The general case of the problem boils down to this:
- Merge two
data.frames
- Entries in either
data.frame
can have 0 or more matching entries in the other. - We only care about entries that have 1 or more matches across both.
- The match function is complex involving multiple columns in both
data.frame
s
For a concrete example I will use similar data to the linked question:
genes <- data.frame(gene = letters[1:5],
chromosome = c(2,1,2,1,3),
start = c(100, 100, 500, 350, 321),
end = c(200, 200, 600, 400, 567))
markers <- data.frame(marker = 1:10,
chromosome = c(1, 1, 2, 2, 1, 3, 4, 3, 1, 2),
position = c(105, 300, 96, 206, 150, 400, 25, 300, 120, 700))
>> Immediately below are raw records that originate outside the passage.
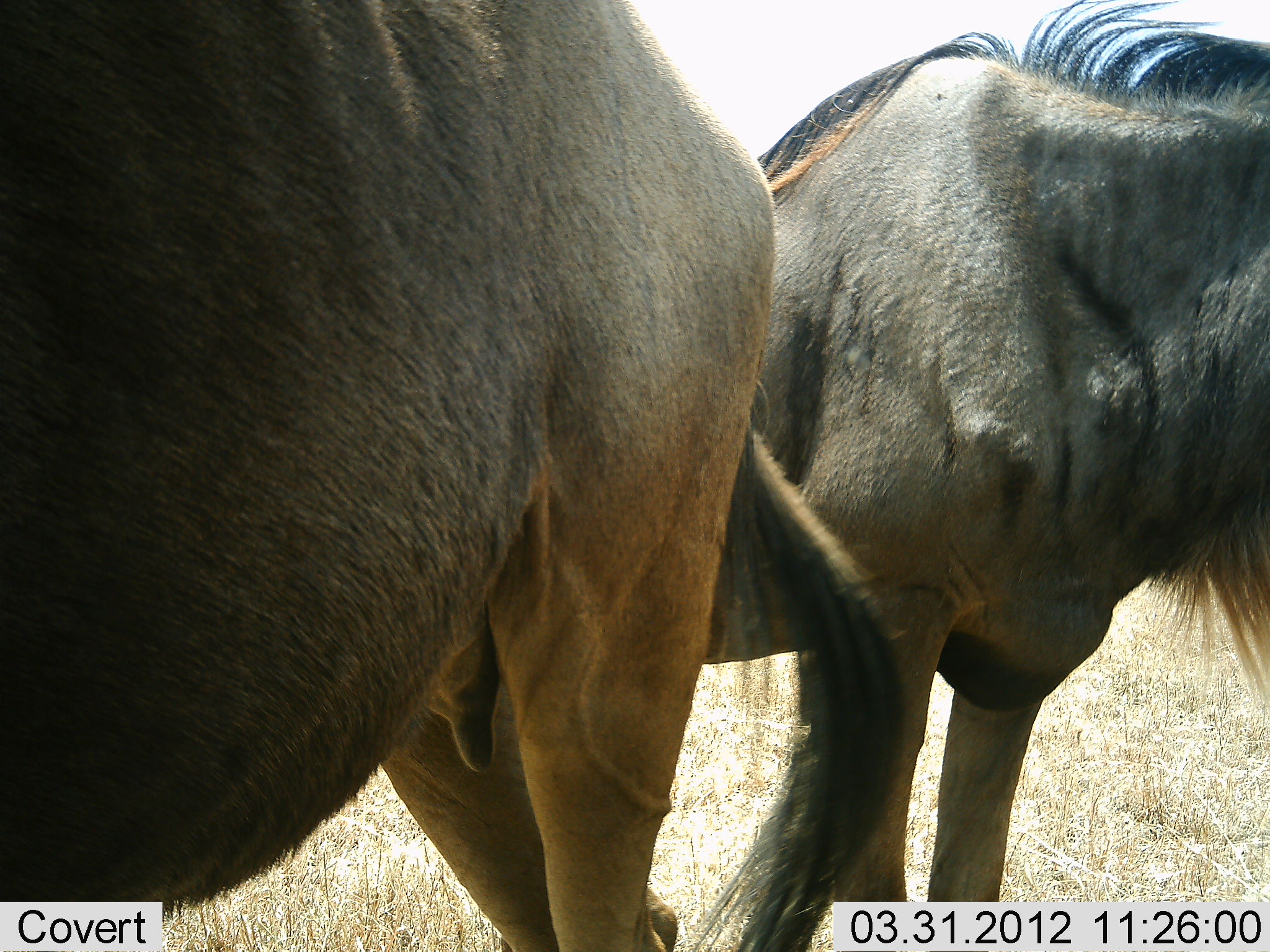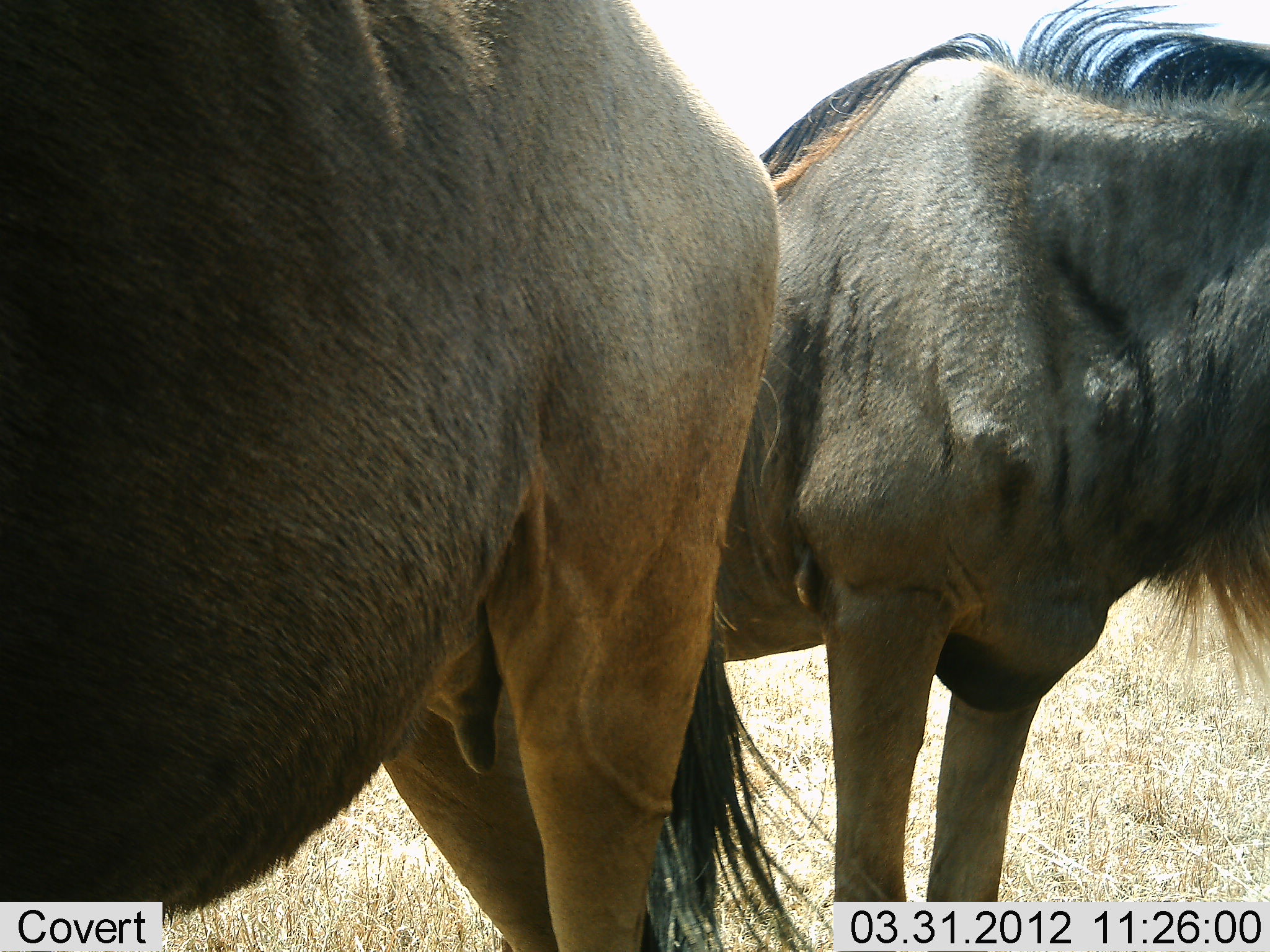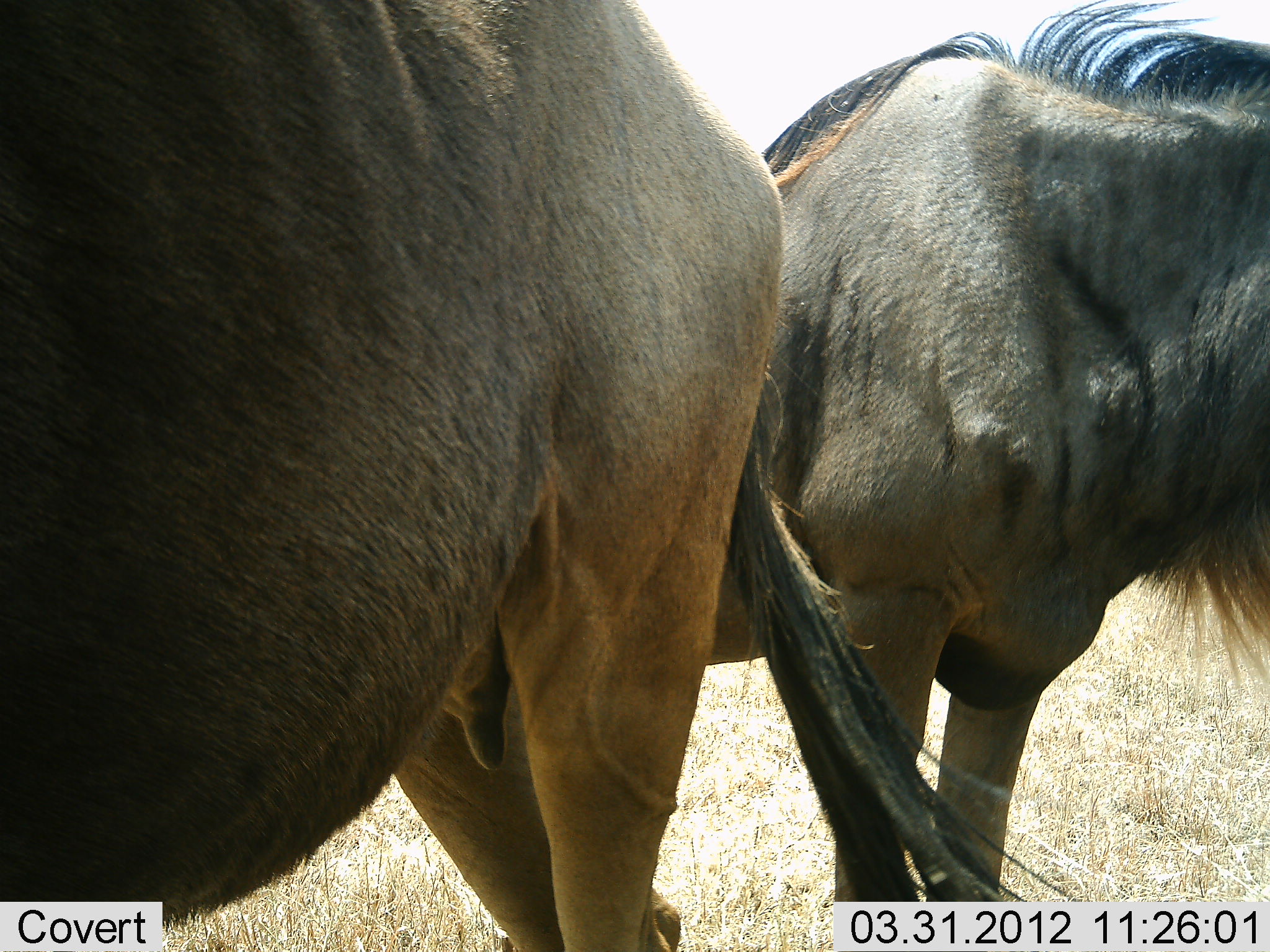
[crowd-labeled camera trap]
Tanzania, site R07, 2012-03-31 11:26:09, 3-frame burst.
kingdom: Animalia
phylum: Chordata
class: Mammalia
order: Artiodactyla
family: Bovidae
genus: Connochaetes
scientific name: Connochaetes taurinus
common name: blue wildebeest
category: wildebeest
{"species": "wildebeest (blue wildebeest) (Connochaetes taurinus)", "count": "2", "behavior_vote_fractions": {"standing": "100%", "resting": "0%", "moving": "0%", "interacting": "0%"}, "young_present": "0%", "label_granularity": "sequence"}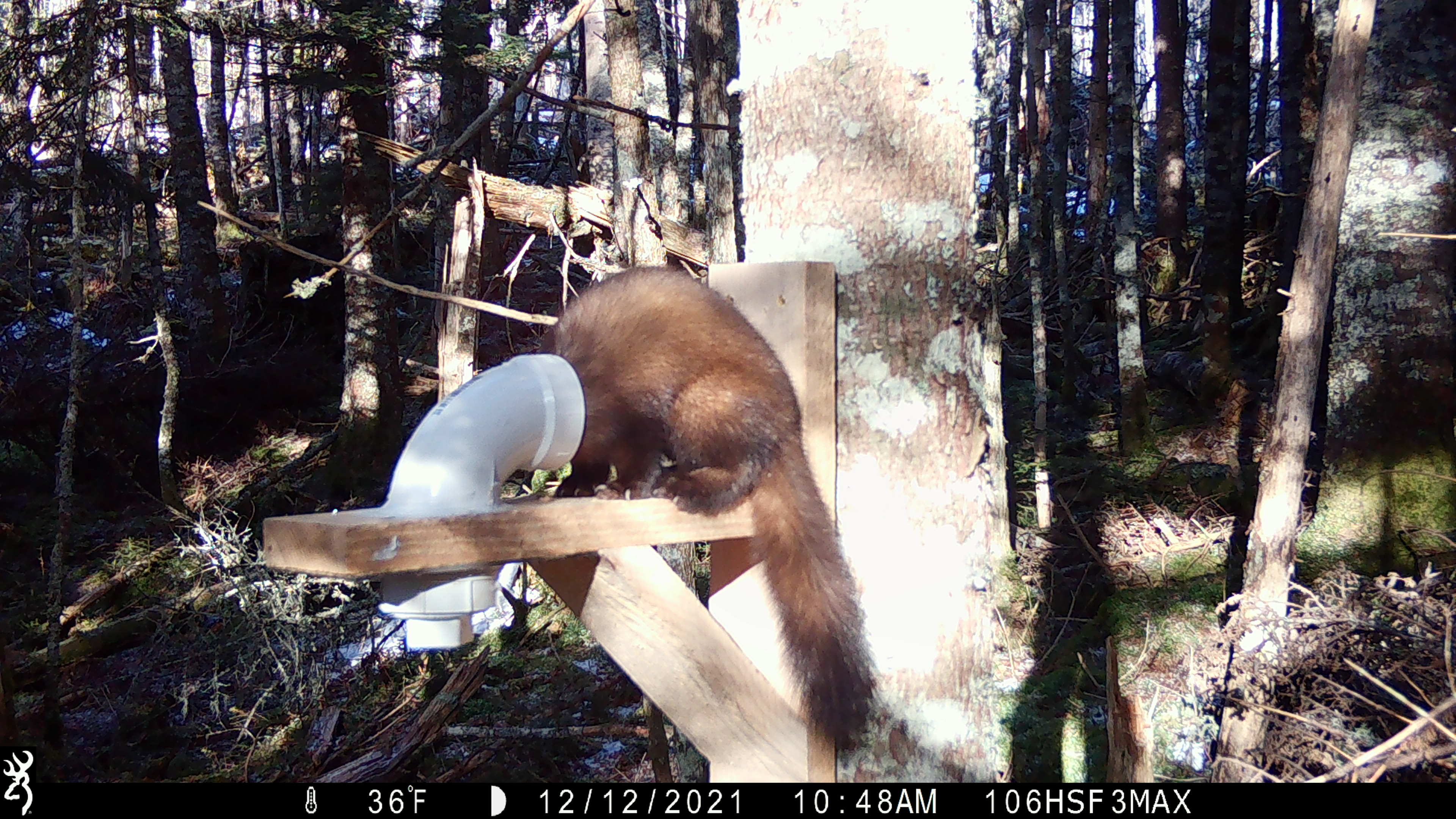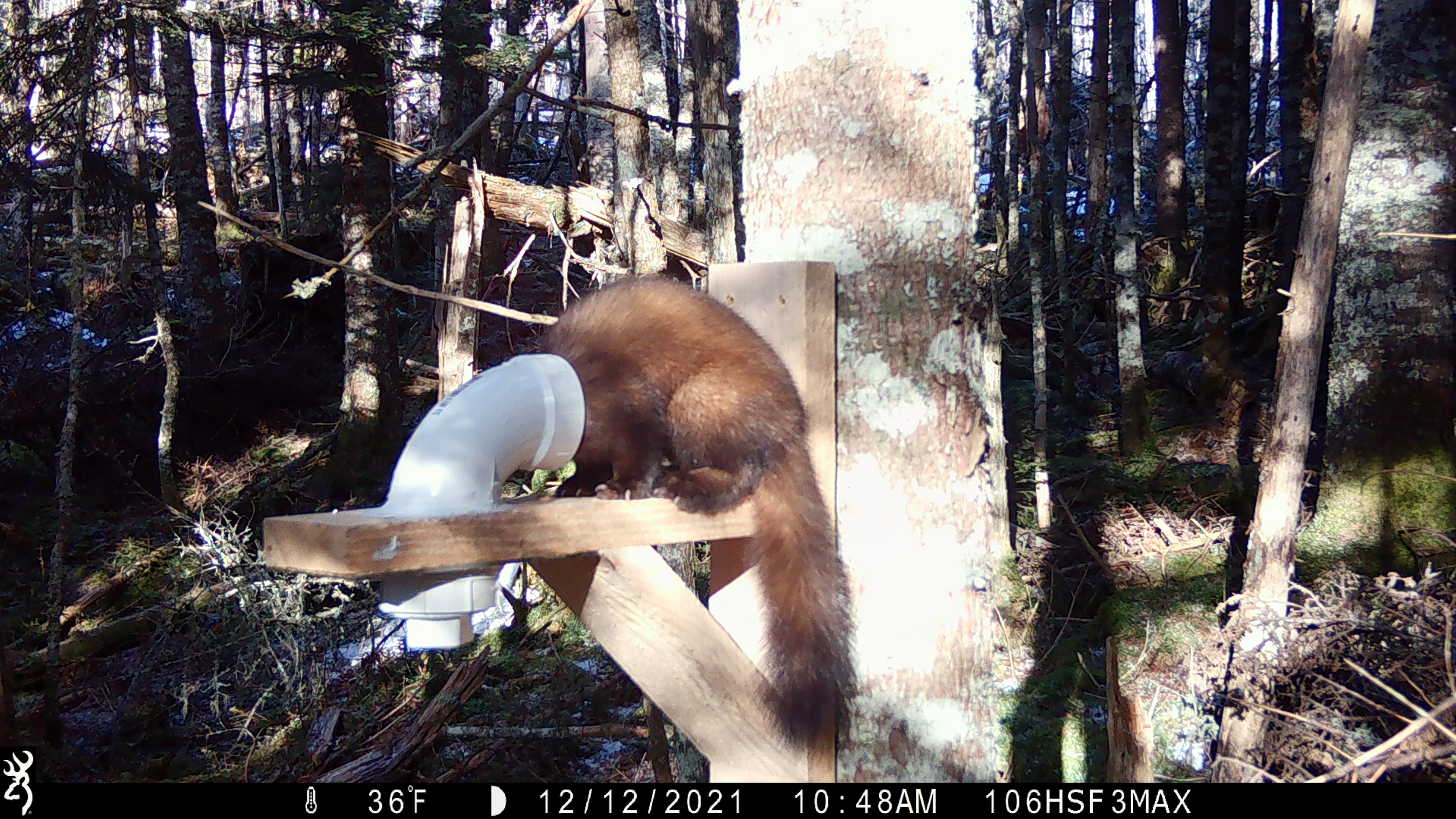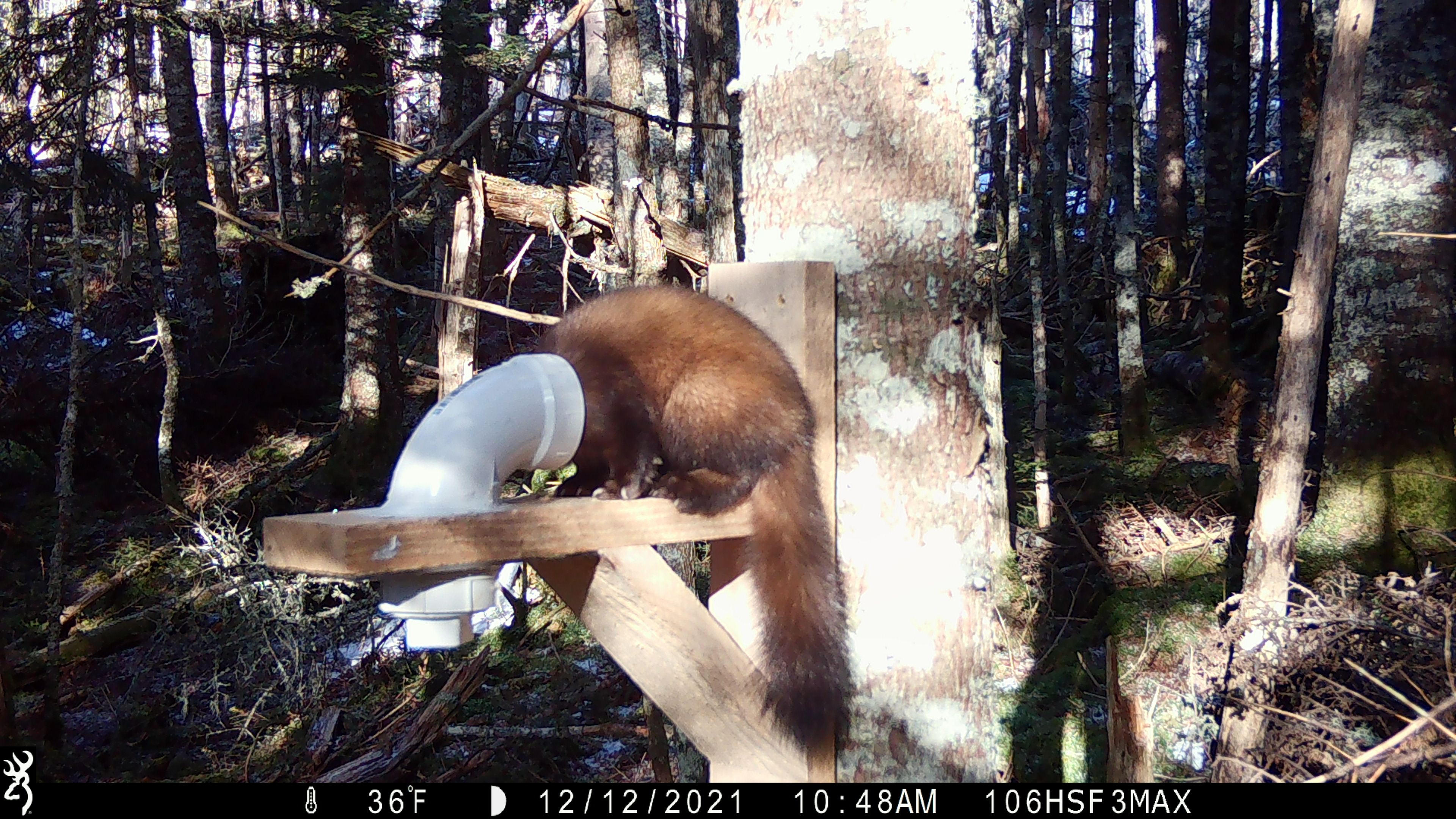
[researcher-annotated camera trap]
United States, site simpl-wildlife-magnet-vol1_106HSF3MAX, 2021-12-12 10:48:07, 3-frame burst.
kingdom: Animalia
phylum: Chordata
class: Mammalia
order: Carnivora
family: Mustelidae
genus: Martes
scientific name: Martes americana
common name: american marten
And our complex matching function:
# matching criteria, applies to a single entry from each data.frame
isMatch <- function(marker, gene) {
return(
marker$chromosome == gene$chromosome &
marker$postion >= (gene$start - 10) &
marker$postion <= (gene$end + 10)
)
}
The output should look like an sql
INNER JOIN
of the two data.frames, for entries where isMatch
is TRUE
.
I've tried to construct the two data.frames
so that there can be 0 or more matches in the other data.frame
.
The solution I came up with is as follows:
joined <- data.frame()
for (i in 1:nrow(genes)) {
# This repeated subsetting returns the same results as `isMatch` applied across
# the `markers` data.frame for each entry in `genes`.
matches <- markers[which(markers$chromosome == genes[i, "chromosome"]),]
matches <- matches[which(matches$pos >= (genes[i, "start"] - 10)),]
matches <- matches[which(matches$pos <= (genes[i, "end"] + 10)),]
# matches may now be 0 or more rows, which we want to repeat the gene for:
if(nrow(matches) != 0) {
joined <- rbind(joined, cbind(genes[i,], matches[,c("marker", "position")]))
}
}
Giving the results:
gene chromosome start end marker position
1 a 2 100 200 3 96
2 a 2 100 200 4 206
3 b 1 100 200 1 105
4 b 1 100 200 5 150
5 b 1 100 200 9 120
51 e 3 321 567 6 400
This is quite an ugly and clungy solution, but anything else I tried was met with failure:
- use of
apply
, gave me alist
where each element was a matrix, with no way torbind
them. - I can't specify the dimensions of
joined
first, because I don't know how many rows I will need in the end.
I'm sure I will come up with a problem of this general form in the future. So what's the correct way to solve this kind of problem?